自民党の高市政調会長が佐渡金山の世界文化遺産の推薦を巡って、韓国の反発を気にしていてはいけない、「日本国の名誉に関わる問題」と述べたのは、記憶に新しいところだ。岸田総理は推薦決定の判断を下した。
登録されようが、されまいが、佐渡金山の歴史的価値が変わるわけでもないと思うが、ユネスコがちゃんと判定を下せばいいだけだ。
一連の報道では、「日本国の名誉に関わる問題」という安倍や高市らの反発が前面に出ていた。背景に韓国人にとっては強制労働の場所という問題があるわけだが、僕が気になっていたのは、そういう「日本国の名誉に関わる問題」とみなしてしまう日本の政治的無意識である。僕が想起したのは、聖徳太子の有名な言葉であった。
ちょっと振り返らせてもらう。時のヤマトの権力者厩戸皇子(聖徳太子)は遣隋使に国書を持参させ、当時の中国の隋の皇帝煬帝に贈った。その文面が有名である。
「日出る処の天子、書を、日没する処の天子に致す。恙なきや。」
隋の煬帝は当時の日本を「東夷」程度に見ていた。中国は「中華」、日本は「東夷」である。日本の中でも、同じような見方があり、蝦夷や熊襲は「東夷」。日本はまだまだ未開の地のようなもので、下に見られていた。その「東夷」が「天子」と称するわけだから、「皇帝」と並び称するという程度の意味をもつため、煬帝は激怒したという。

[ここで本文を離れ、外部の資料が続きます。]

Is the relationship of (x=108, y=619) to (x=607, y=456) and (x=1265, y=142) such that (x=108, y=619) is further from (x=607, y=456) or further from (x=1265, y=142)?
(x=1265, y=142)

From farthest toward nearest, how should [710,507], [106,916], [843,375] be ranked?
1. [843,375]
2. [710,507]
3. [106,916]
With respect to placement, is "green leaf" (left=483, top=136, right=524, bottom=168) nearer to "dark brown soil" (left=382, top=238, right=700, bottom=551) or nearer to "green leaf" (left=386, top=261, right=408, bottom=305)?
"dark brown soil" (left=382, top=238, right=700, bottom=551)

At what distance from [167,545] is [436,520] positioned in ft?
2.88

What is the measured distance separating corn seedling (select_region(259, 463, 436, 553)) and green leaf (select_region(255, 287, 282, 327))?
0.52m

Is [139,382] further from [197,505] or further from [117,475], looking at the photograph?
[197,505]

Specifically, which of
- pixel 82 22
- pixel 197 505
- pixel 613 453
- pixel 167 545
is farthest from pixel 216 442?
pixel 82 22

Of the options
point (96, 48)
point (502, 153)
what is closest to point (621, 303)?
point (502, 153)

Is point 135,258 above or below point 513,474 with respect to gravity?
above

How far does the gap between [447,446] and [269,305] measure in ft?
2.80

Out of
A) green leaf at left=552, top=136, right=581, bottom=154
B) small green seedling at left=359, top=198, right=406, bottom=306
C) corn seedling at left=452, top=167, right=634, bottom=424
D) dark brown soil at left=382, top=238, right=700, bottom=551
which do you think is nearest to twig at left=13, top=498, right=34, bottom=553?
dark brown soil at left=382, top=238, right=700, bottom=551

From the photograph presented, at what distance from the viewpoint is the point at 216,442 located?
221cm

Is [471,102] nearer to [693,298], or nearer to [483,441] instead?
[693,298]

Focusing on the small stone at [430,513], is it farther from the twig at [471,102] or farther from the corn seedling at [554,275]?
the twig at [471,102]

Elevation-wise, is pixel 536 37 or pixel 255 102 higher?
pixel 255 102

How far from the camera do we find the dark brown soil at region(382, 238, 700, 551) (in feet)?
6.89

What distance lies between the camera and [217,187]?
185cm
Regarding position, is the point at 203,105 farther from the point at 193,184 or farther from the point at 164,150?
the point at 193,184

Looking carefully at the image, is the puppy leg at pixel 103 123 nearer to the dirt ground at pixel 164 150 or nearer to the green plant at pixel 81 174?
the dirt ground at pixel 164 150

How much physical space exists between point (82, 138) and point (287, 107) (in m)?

それから少し時が経ち、推古天皇は言葉を選んで次のように送っている。
「東の天皇、謹みて西の皇帝に白す」
この時点で天皇という言葉ができていたのかどうかには歴史学的には疑問があるようだが、当時のヤマト朝廷は「倭」と言われないようにしようとしながらも、中国の下にあるという態度を示した。この時点で中国と朝貢関係を維持しようとしたのである。
このような流れから見えるのは、日本はイキってしまうという国の特色を持つのではないかと思うのだ。厩戸皇子(聖徳太子)は気負ってしまったのだと歴史学者の網野善彦は指摘していたように記憶している。
このように日本は他国に対して気負って見せて、「日本国の名誉」を主張しようとする政治的無意識を有するのではないか。加えて、強国にはサッと態度を変えて、隋に向けた虚勢を転じてしてしまうような従順というこれまた政治的無意識を併せ持つのではないか。
現在の日本の権力の中枢自民党保守派は虚勢と従順を相手国で使い分けているように思うのは、僕だけだろうか。
今回の佐渡金山の報道の経緯から、同様の構造を見出し、勝手なブログなので、勝手に解釈させてもらった。